= Task goal =
Copy the entries below verbatim, starting at the line containing "Considering the options" and ending with the line containing "2.86 meters", both lines included.
[BEGIN Records for the task]
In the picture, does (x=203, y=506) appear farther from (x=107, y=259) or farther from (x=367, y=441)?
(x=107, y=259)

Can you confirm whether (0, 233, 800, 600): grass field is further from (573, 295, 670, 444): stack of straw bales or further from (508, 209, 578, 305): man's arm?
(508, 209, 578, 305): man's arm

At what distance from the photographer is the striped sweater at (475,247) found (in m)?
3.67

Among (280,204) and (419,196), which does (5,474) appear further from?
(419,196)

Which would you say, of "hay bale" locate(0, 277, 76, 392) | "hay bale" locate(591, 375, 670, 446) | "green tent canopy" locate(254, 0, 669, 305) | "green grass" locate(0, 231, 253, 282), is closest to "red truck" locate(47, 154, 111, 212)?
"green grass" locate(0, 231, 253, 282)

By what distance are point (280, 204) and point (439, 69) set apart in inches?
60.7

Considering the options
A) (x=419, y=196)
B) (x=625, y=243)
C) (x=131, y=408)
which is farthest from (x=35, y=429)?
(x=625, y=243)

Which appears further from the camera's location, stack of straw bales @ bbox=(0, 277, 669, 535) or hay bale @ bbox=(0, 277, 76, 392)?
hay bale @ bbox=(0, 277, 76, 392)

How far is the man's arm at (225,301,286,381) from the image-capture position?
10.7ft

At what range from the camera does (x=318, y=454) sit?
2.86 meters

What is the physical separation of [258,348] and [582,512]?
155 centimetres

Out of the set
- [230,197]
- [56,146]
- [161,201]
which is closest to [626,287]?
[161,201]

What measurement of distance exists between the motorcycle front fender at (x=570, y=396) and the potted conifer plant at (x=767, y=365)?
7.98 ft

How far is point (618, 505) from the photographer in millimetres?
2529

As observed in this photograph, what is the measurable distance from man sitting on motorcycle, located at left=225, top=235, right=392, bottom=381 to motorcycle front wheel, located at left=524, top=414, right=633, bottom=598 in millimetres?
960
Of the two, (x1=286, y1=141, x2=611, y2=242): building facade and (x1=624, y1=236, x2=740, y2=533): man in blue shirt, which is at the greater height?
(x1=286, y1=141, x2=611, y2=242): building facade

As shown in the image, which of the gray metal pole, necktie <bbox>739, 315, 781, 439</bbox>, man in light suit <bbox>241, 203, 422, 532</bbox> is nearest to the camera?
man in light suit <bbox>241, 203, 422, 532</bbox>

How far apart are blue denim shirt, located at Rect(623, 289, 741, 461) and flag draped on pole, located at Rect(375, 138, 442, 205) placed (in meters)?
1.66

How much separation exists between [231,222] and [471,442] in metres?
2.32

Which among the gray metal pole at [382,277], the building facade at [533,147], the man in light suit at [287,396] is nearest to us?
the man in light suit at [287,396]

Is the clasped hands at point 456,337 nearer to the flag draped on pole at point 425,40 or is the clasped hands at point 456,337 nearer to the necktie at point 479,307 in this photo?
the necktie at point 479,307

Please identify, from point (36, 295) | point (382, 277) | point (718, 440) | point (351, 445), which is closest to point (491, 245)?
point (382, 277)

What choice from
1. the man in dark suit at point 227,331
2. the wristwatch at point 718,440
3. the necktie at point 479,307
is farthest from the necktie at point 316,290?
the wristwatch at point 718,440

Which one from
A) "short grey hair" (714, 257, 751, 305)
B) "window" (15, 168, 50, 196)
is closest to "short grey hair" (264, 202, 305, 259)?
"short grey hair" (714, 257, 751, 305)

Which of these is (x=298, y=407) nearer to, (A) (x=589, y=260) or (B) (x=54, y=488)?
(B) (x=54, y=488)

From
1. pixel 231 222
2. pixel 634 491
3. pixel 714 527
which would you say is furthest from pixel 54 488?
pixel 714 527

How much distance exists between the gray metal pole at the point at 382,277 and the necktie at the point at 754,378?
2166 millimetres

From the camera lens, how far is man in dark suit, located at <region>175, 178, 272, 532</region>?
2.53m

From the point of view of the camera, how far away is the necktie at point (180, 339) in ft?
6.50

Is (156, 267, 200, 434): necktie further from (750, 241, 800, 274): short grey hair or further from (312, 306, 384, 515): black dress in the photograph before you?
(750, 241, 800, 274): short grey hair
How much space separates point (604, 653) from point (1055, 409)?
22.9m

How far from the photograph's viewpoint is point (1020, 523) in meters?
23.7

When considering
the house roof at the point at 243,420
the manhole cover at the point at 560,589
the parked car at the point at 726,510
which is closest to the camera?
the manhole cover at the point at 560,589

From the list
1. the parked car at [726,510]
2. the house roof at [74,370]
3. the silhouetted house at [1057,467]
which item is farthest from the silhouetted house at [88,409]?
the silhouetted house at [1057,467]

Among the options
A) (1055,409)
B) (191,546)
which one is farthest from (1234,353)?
[END Records for the task]
= Response to this exercise =
Considering the options
A) (x=419, y=196)
B) (x=625, y=243)
C) (x=131, y=408)
which is farthest from (x=35, y=429)?
(x=625, y=243)

Which appears further from the camera's location, stack of straw bales @ bbox=(0, 277, 669, 535) or hay bale @ bbox=(0, 277, 76, 392)?
hay bale @ bbox=(0, 277, 76, 392)

How far is the man's arm at (225,301,286,381) from the image-capture position?
10.7ft

At what range from the camera does (x=318, y=454) sit?
2.86 meters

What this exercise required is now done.